Liberals are very excited that Texas Governor Rick Perry decided not to run for a full fourth term. But a closer examination of jobs number shows that if not for Perry, Obama’s job record would be a worse joke than what it already is.
From the start of February 2009 (Obama’s first full month in office) through the end of May 2013 (the last month there is available Federal data for jobs per state) the United States had a net gain of 2,076,000 jobs. In the same time, Texas had a net gain of 882,582 jobs. In other words, 43% of the net job gains since Obama’s first full month in office are from Texas. This is a major success for Perry considering that his State has less than 7% of the overall U.S. population.
Those jobs numbers are from the Federal Bureau of Labor Statistics so there is no room for the Left to argue that the Texas numbers are no good. And the breakdown is as follows:
11,082,548 were employed in Texas at the start of February 2009. The number rose to 11,965,130 at the end of May 2013; a net gain of 882,582 jobs. Nationwide, 133,631,000 (133.63 million) were employed at the start of February 2009, and the number rose to 135.7 million at the end of May; a growth of 2.076 million jobs.

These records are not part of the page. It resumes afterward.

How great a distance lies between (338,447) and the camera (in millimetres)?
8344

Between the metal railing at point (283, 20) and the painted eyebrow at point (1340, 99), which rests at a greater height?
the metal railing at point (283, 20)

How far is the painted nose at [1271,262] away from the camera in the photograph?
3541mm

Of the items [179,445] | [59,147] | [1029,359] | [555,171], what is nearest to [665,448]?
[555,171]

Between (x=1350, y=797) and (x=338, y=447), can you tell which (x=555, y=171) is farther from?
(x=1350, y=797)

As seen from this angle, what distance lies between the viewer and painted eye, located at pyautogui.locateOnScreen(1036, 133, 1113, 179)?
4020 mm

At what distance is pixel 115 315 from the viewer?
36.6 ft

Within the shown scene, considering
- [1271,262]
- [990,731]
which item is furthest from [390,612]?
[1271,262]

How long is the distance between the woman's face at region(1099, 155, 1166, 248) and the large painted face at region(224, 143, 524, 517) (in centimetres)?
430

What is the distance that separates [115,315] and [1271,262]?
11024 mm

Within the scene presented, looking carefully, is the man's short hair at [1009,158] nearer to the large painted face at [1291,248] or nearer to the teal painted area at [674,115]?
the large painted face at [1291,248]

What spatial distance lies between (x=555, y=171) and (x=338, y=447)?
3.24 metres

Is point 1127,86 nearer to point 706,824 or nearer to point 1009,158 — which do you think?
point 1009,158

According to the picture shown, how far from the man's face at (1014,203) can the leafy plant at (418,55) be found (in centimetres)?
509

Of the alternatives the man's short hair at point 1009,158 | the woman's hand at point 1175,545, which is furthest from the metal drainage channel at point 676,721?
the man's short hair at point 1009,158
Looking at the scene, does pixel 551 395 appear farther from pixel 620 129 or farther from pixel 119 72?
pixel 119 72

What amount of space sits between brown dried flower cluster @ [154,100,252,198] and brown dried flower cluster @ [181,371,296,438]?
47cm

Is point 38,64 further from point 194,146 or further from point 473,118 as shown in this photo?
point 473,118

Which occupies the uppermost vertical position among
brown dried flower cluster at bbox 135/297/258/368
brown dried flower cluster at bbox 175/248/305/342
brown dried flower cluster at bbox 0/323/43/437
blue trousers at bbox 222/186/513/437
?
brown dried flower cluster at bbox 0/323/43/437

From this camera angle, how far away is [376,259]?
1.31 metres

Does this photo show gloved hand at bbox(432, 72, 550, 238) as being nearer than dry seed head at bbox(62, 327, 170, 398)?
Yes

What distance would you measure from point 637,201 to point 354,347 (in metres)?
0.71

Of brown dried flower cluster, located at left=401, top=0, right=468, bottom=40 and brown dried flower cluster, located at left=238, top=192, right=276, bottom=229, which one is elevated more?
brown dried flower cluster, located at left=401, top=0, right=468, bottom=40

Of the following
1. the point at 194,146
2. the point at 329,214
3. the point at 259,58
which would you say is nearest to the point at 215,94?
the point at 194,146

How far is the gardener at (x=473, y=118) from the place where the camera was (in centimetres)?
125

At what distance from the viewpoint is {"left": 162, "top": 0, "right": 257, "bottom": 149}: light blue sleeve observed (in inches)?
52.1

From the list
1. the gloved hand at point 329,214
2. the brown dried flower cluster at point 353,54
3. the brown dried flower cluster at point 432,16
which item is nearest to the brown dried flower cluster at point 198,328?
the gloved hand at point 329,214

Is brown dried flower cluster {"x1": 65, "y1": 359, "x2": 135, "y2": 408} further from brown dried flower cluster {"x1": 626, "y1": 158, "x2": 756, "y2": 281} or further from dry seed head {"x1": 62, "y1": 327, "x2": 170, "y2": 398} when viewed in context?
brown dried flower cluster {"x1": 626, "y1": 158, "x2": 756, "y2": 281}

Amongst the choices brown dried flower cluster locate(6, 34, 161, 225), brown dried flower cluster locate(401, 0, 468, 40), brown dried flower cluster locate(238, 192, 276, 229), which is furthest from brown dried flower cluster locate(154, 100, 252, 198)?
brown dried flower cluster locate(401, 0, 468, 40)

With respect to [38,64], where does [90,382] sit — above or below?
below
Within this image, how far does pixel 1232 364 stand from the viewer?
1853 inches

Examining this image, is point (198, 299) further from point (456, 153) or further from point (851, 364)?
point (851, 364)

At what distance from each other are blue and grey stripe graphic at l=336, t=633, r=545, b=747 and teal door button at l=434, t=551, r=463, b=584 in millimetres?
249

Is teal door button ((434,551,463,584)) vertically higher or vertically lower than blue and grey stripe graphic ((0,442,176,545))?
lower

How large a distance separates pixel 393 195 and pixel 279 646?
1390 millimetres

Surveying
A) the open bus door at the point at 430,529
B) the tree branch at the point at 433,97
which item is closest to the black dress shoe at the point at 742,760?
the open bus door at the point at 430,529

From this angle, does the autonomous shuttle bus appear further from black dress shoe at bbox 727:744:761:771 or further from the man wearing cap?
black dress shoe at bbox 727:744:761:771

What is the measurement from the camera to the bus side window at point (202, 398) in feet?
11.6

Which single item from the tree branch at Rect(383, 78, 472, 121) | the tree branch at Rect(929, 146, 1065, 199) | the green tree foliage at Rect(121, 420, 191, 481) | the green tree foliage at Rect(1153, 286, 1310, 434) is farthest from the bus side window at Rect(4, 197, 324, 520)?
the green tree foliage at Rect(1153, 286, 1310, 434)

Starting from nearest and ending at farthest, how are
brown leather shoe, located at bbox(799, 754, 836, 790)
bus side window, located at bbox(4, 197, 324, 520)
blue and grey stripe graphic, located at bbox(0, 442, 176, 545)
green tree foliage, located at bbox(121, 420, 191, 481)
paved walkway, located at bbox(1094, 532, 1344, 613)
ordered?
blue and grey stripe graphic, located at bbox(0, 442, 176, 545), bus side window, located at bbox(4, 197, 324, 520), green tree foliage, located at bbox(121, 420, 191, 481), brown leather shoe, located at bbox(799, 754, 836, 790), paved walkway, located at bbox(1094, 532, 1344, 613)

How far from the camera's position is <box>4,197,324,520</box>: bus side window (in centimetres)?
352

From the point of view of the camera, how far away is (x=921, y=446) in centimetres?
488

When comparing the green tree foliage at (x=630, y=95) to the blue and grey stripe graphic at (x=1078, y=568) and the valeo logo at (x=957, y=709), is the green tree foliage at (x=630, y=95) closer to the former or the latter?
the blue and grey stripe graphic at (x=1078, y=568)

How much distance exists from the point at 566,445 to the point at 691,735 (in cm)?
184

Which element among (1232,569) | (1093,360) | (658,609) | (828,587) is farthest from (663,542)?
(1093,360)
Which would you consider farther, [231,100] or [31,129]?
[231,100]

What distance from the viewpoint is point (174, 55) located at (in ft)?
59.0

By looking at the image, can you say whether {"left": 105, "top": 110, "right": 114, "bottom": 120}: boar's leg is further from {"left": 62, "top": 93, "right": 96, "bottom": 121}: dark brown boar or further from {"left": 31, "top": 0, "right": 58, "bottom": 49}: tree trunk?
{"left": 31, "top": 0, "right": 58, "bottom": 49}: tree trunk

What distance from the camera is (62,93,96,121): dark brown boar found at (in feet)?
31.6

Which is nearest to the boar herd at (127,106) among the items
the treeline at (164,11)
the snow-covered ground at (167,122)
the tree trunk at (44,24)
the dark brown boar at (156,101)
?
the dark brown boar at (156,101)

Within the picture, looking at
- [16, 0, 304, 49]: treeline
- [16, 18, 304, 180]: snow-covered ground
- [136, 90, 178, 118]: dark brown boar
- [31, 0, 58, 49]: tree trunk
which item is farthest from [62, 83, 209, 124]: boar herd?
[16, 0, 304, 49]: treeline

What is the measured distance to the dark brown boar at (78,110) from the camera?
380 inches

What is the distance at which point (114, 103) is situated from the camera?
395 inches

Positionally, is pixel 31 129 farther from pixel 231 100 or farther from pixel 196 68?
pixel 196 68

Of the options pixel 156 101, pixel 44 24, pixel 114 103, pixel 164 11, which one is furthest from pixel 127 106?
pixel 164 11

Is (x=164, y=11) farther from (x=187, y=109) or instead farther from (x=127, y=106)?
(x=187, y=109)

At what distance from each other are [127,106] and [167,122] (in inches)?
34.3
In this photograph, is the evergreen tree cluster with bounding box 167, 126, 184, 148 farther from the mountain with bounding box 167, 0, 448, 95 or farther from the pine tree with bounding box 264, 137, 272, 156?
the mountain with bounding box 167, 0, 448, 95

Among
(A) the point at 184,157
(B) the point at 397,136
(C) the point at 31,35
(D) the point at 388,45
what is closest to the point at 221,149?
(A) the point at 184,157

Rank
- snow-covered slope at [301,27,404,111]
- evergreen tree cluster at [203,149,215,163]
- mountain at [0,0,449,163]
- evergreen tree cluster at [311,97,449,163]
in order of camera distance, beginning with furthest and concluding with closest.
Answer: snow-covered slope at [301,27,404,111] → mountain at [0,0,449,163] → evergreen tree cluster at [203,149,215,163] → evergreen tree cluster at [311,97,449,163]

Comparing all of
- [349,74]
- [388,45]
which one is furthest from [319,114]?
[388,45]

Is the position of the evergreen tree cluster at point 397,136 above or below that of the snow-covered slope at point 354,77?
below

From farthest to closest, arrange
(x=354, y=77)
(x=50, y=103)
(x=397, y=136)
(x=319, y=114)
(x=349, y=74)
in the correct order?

Indeed, Texas is the second largest in terms of the U.S. population but with 26 million people it is as written above less than 7% of the overall U.S. population but – again – 43% of Obama’s job growth.
Democrats may try to claim that it’s not fair to count Obama’s first year in office on his watch because he inherited a mess from Bush. Well, in this case I guess the 3.7 million jobs added in Carter’s first year is the credit of Ford. Right? and the 2.5 million jobs added in Bill Clinton’s first year is the credit of Bush Senior. Right? And the 1.7 million jobs lost in Bush’s first year is the fault of Clinton. Right?
UPDATE: Texas has 8.4% of the U.S. population.
A direct link to the nationwide data does not work so here are directions how to get there:
2) Scroll down to CES Databases and click on the yellow multi screen option.
3) click on seasonally adjusted and then Next
4) click on total nonfarm and then Next
5) click on All Employees, Thousands and then next
6) click on Total nonfarm and then Next
7) click on the data available there and next
8) you have arrived. The numbers in that chart are total nonfarm employees the United States had each month. The monthly “jobs reports” that we hear about every four weeks, changes the numbers in the chart.